**指定练习**: 把下方整份清单转写成 JSON 字符串列表，每一行对应一个字符串，空行略去。答案中不要包含图片。
___ 所给记录 ___
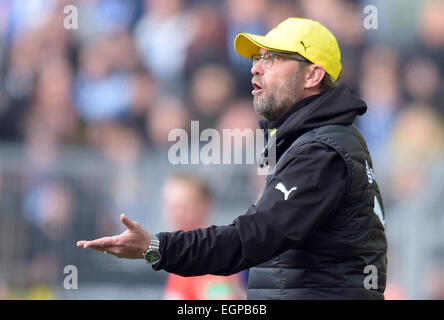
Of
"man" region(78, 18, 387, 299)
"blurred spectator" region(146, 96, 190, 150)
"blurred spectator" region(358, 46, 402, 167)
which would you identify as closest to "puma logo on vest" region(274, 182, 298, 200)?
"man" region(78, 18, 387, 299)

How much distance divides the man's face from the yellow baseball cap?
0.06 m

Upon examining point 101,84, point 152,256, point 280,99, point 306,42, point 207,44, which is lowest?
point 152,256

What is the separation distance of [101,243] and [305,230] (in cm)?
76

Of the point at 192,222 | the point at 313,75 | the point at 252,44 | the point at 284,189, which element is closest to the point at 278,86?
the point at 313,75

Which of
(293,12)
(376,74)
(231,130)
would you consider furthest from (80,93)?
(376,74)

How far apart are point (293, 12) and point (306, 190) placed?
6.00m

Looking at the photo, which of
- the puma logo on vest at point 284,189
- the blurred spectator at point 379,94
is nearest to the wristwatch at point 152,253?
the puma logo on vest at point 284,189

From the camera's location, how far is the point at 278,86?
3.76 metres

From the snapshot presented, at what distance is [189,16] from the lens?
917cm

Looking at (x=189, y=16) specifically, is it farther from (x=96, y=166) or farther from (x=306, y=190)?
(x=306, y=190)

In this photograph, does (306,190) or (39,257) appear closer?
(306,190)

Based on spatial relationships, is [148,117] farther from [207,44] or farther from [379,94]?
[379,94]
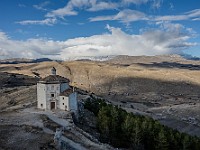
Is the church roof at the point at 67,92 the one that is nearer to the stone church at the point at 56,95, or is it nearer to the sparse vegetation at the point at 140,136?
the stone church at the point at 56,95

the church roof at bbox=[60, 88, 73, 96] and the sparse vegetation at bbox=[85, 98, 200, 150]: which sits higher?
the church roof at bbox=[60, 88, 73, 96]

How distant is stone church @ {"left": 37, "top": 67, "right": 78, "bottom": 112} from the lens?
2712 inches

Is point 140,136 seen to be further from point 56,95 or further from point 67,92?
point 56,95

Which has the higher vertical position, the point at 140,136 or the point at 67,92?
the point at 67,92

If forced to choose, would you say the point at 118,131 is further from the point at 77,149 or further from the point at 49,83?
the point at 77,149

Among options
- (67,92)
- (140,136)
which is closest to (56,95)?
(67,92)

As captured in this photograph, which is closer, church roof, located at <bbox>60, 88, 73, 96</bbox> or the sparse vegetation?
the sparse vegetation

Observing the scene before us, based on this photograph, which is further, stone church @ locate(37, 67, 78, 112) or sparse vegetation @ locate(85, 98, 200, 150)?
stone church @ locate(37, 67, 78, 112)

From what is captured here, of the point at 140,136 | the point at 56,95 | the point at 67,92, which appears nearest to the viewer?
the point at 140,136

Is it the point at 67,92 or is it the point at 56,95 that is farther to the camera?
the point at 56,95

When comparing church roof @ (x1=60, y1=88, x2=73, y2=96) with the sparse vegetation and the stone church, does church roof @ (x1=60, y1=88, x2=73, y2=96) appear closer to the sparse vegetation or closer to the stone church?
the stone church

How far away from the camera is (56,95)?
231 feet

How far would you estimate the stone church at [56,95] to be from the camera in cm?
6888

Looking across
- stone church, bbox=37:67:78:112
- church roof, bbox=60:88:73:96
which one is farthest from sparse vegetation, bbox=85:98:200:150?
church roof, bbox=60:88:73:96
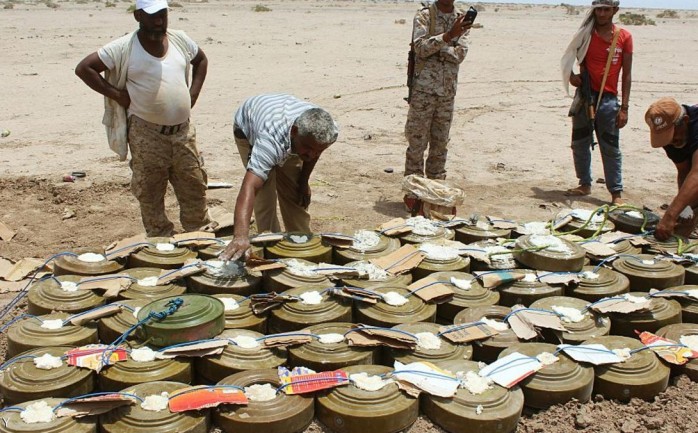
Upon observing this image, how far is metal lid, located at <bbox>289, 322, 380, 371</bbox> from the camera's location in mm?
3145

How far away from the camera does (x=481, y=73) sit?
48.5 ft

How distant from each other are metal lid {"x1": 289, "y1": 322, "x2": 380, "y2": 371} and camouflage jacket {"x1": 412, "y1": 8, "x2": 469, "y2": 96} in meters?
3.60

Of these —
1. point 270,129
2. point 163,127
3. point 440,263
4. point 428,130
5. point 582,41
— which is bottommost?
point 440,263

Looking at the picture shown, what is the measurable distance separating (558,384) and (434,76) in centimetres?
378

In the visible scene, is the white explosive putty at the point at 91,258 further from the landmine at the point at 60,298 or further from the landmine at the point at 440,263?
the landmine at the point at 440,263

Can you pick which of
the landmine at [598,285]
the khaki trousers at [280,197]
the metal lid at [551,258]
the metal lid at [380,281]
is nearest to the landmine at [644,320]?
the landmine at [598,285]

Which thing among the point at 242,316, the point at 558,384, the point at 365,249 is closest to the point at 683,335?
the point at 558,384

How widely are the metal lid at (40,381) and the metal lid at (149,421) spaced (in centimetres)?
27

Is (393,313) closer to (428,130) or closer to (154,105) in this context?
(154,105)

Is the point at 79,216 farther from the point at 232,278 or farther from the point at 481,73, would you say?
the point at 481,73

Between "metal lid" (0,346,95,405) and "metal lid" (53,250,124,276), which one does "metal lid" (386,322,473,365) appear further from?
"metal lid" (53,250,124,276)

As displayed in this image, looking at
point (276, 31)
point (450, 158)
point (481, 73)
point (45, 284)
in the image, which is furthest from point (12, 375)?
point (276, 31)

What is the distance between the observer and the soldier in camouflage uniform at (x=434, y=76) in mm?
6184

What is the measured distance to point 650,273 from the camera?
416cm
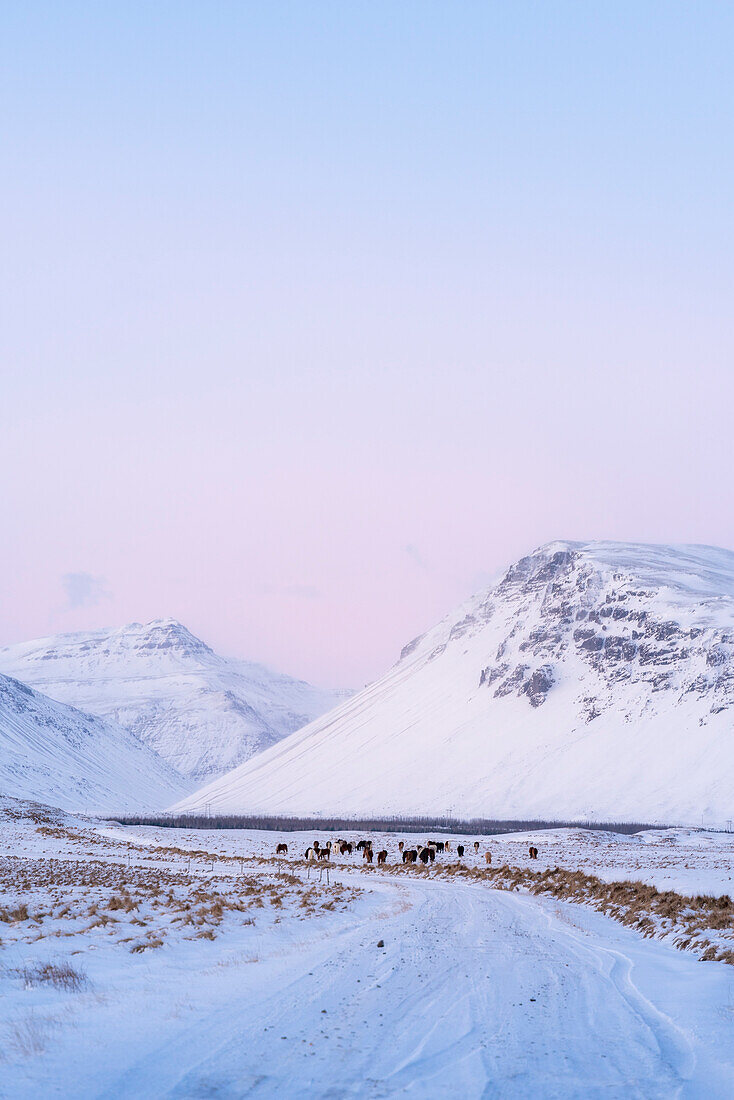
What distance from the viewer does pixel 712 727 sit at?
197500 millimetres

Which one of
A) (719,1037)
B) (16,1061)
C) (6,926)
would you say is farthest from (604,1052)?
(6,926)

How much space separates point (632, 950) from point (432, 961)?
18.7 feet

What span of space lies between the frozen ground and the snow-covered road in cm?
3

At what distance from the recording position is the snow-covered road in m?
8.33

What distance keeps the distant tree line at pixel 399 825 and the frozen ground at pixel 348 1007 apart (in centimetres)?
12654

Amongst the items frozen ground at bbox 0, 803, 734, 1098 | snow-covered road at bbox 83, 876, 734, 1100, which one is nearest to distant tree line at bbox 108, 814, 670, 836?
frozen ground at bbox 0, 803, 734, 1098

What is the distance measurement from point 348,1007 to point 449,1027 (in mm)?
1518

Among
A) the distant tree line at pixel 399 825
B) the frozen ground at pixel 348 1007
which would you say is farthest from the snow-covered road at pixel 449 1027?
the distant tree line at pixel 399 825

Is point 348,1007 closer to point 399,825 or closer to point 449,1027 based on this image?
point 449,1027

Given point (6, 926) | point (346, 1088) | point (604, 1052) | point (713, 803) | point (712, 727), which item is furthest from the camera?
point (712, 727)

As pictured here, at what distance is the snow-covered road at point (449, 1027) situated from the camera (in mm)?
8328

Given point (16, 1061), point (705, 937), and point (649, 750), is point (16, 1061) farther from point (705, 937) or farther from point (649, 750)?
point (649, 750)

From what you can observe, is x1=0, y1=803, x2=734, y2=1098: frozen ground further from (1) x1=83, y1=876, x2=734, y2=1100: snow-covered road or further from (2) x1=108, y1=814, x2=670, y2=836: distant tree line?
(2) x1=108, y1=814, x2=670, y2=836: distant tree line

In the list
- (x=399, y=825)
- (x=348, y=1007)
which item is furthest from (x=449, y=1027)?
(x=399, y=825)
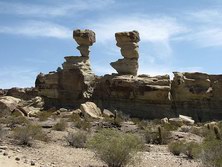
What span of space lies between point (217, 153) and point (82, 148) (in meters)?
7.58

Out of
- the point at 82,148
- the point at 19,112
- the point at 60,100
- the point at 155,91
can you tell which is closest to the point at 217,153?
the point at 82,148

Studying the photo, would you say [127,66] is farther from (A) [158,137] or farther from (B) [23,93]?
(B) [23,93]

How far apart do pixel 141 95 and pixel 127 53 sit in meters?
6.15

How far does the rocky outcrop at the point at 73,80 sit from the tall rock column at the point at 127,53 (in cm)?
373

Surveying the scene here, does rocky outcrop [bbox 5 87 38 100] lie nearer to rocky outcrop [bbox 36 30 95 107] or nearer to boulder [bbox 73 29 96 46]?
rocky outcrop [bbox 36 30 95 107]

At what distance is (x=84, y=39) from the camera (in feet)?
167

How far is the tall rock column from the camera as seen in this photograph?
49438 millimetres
___
**完整回答**:
[
  "Of",
  "\"man\" region(78, 18, 387, 299)",
  "\"blurred spectator\" region(146, 96, 190, 150)",
  "\"blurred spectator\" region(358, 46, 402, 167)",
  "which would you identify as closest to \"puma logo on vest\" region(274, 182, 298, 200)?",
  "\"man\" region(78, 18, 387, 299)",
  "How much distance divides the man's face from the yellow baseball cap?",
  "0.06 m",
  "Upon examining point 101,84, point 152,256, point 280,99, point 306,42, point 207,44, which is lowest?",
  "point 152,256",
  "What is the separation distance of [101,243] and [305,230] (in cm)?",
  "76",
  "Of the point at 192,222 | the point at 313,75 | the point at 252,44 | the point at 284,189, which element is closest to the point at 278,86?",
  "the point at 313,75",
  "Which of",
  "(293,12)",
  "(376,74)",
  "(231,130)",
  "would you consider furthest from (80,93)?",
  "(376,74)",
  "How far apart are point (293, 12) and point (306, 190) placed?",
  "6.00m",
  "Looking at the photo, which of",
  "- the puma logo on vest at point 284,189",
  "- the blurred spectator at point 379,94",
  "is nearest to the wristwatch at point 152,253?",
  "the puma logo on vest at point 284,189",
  "From the camera's location, how far is the point at 278,86?",
  "3.76 metres",
  "From the snapshot presented, at what distance is [189,16] from the lens?",
  "917cm",
  "Looking at (x=189, y=16) specifically, is it farther from (x=96, y=166) or farther from (x=306, y=190)?",
  "(x=306, y=190)",
  "In this photograph, does (306,190) or (39,257) appear closer?",
  "(306,190)",
  "Based on spatial relationships, is [148,117] farther from [207,44] or farther from [379,94]?",
  "[379,94]",
  "Is the church roof at the point at 67,92 the one that is nearer to the stone church at the point at 56,95, or is it nearer to the sparse vegetation at the point at 140,136?",
  "the stone church at the point at 56,95",
  "the church roof at bbox=[60, 88, 73, 96] and the sparse vegetation at bbox=[85, 98, 200, 150]: which sits higher?",
  "the church roof at bbox=[60, 88, 73, 96]",
  "How distant is stone church @ {\"left\": 37, \"top\": 67, \"right\": 78, \"bottom\": 112} from the lens?",
  "2712 inches",
  "Is point 140,136 seen to be further from point 56,95 or further from point 67,92?",
  "point 56,95",
  "Which has the higher vertical position, the point at 140,136 or the point at 67,92?",
  "the point at 67,92",
  "If forced to choose, would you say the point at 118,131 is further from the point at 77,149 or further from the point at 49,83?",
  "the point at 77,149",
  "Among options",
  "- (67,92)",
  "- (140,136)",
  "which is closest to (56,95)?",
  "(67,92)",
  "As captured in this photograph, which is closer, church roof, located at <bbox>60, 88, 73, 96</bbox> or the sparse vegetation?",
  "the sparse vegetation",
  "Observing the scene before us, based on this photograph, which is further, stone church @ locate(37, 67, 78, 112) or sparse vegetation @ locate(85, 98, 200, 150)?",
  "stone church @ locate(37, 67, 78, 112)",
  "From what is captured here, of the point at 140,136 | the point at 56,95 | the point at 67,92, which appears nearest to the viewer?",
  "the point at 140,136",
  "Is it the point at 67,92 or is it the point at 56,95 that is farther to the camera?",
  "the point at 56,95",
  "When comparing church roof @ (x1=60, y1=88, x2=73, y2=96) with the sparse vegetation and the stone church, does church roof @ (x1=60, y1=88, x2=73, y2=96) appear closer to the sparse vegetation or closer to the stone church?",
  "the stone church",
  "How far away from the camera is (56,95)?",
  "231 feet",
  "How far would you estimate the stone church at [56,95] to be from the camera in cm?",
  "6888",
  "Looking across",
  "- stone church, bbox=37:67:78:112",
  "- church roof, bbox=60:88:73:96",
  "which one is farthest from sparse vegetation, bbox=85:98:200:150?",
  "church roof, bbox=60:88:73:96",
  "Upon observing this image, how far is metal lid, located at <bbox>289, 322, 380, 371</bbox> from the camera's location in mm?",
  "3145",
  "How far away from the camera does (x=481, y=73) sit?",
  "48.5 ft",
  "How distant from each other are metal lid {\"x1\": 289, \"y1\": 322, \"x2\": 380, \"y2\": 371} and camouflage jacket {\"x1\": 412, \"y1\": 8, \"x2\": 469, \"y2\": 96} in meters?",
  "3.60",
  "Of these —",
  "1. point 270,129",
  "2. point 163,127",
  "3. point 440,263",
  "4. point 428,130",
  "5. point 582,41",
  "— which is bottommost?",
  "point 440,263",
  "Looking at the picture shown, what is the measurable distance separating (558,384) and (434,76) in centimetres?",
  "378",
  "In the visible scene, is the white explosive putty at the point at 91,258 further from the landmine at the point at 60,298 or further from the landmine at the point at 440,263?",
  "the landmine at the point at 440,263",
  "Can you pick which of",
  "the landmine at [598,285]",
  "the khaki trousers at [280,197]",
  "the metal lid at [551,258]",
  "the metal lid at [380,281]",
  "is nearest to the landmine at [644,320]?",
  "the landmine at [598,285]",
  "Which thing among the point at 242,316, the point at 558,384, the point at 365,249 is closest to the point at 683,335?",
  "the point at 558,384",
  "How widely are the metal lid at (40,381) and the metal lid at (149,421) spaced (in centimetres)?",
  "27",
  "Is (393,313) closer to (428,130) or closer to (154,105) in this context?",
  "(154,105)",
  "Is the point at 79,216 farther from the point at 232,278 or farther from the point at 481,73, would you say?",
  "the point at 481,73",
  "Between \"metal lid\" (0,346,95,405) and \"metal lid\" (53,250,124,276), which one does \"metal lid\" (386,322,473,365) appear further from?",
  "\"metal lid\" (53,250,124,276)",
  "As displayed in this image, looking at",
  "point (276, 31)",
  "point (450, 158)",
  "point (481, 73)",
  "point (45, 284)",
  "in the image, which is furthest from point (12, 375)?",
  "point (276, 31)",
  "What is the distance between the observer and the soldier in camouflage uniform at (x=434, y=76) in mm?",
  "6184",
  "What is the measured distance to point 650,273 from the camera?",
  "416cm",
  "What distance from the viewer does pixel 712 727 sit at?",
  "197500 millimetres",
  "Which one of",
  "A) (719,1037)",
  "B) (16,1061)",
  "C) (6,926)",
  "would you say is farthest from (604,1052)?",
  "(6,926)",
  "How much space separates point (632, 950) from point (432, 961)?",
  "18.7 feet",
  "What span of space lies between the frozen ground and the snow-covered road in cm?",
  "3",
  "At what distance from the recording position is the snow-covered road in m?",
  "8.33",
  "What distance keeps the distant tree line at pixel 399 825 and the frozen ground at pixel 348 1007 apart (in centimetres)?",
  "12654",
  "Amongst the items frozen ground at bbox 0, 803, 734, 1098 | snow-covered road at bbox 83, 876, 734, 1100, which one is nearest to distant tree line at bbox 108, 814, 670, 836?",
  "frozen ground at bbox 0, 803, 734, 1098",
  "What is the distance measurement from point 348,1007 to point 449,1027 (in mm)?",
  "1518",
  "Among",
  "A) the distant tree line at pixel 399 825",
  "B) the frozen ground at pixel 348 1007",
  "which would you say is farthest from the snow-covered road at pixel 449 1027?",
  "the distant tree line at pixel 399 825",
  "Is point 348,1007 closer to point 399,825 or closer to point 449,1027 based on this image?",
  "point 449,1027",
  "Given point (6, 926) | point (346, 1088) | point (604, 1052) | point (713, 803) | point (712, 727), which item is furthest from the camera?",
  "point (712, 727)",
  "As pictured here, at what distance is the snow-covered road at point (449, 1027) situated from the camera (in mm)?",
  "8328",
  "Given point (16, 1061), point (705, 937), and point (649, 750), is point (16, 1061) farther from point (705, 937) or farther from point (649, 750)?",
  "point (649, 750)",
  "From what you can observe, is x1=0, y1=803, x2=734, y2=1098: frozen ground further from (1) x1=83, y1=876, x2=734, y2=1100: snow-covered road or further from (2) x1=108, y1=814, x2=670, y2=836: distant tree line?",
  "(2) x1=108, y1=814, x2=670, y2=836: distant tree line",
  "In the list",
  "- (x=399, y=825)",
  "- (x=348, y=1007)",
  "which item is furthest from (x=449, y=1027)?",
  "(x=399, y=825)",
  "What span of space lies between point (217, 153) and point (82, 148) (in meters)?",
  "7.58",
  "Out of",
  "- the point at 82,148",
  "- the point at 19,112",
  "- the point at 60,100",
  "- the point at 155,91",
  "can you tell which is closest to the point at 217,153?",
  "the point at 82,148",
  "Studying the photo, would you say [127,66] is farther from (A) [158,137] or farther from (B) [23,93]?",
  "(B) [23,93]",
  "How far apart do pixel 141 95 and pixel 127 53 sit in meters?",
  "6.15",
  "How far does the rocky outcrop at the point at 73,80 sit from the tall rock column at the point at 127,53 (in cm)?",
  "373",
  "Surveying the scene here, does rocky outcrop [bbox 5 87 38 100] lie nearer to rocky outcrop [bbox 36 30 95 107] or nearer to boulder [bbox 73 29 96 46]?",
  "rocky outcrop [bbox 36 30 95 107]",
  "At what distance is (x=84, y=39) from the camera (in feet)?",
  "167",
  "How far is the tall rock column from the camera as seen in this photograph?",
  "49438 millimetres"
]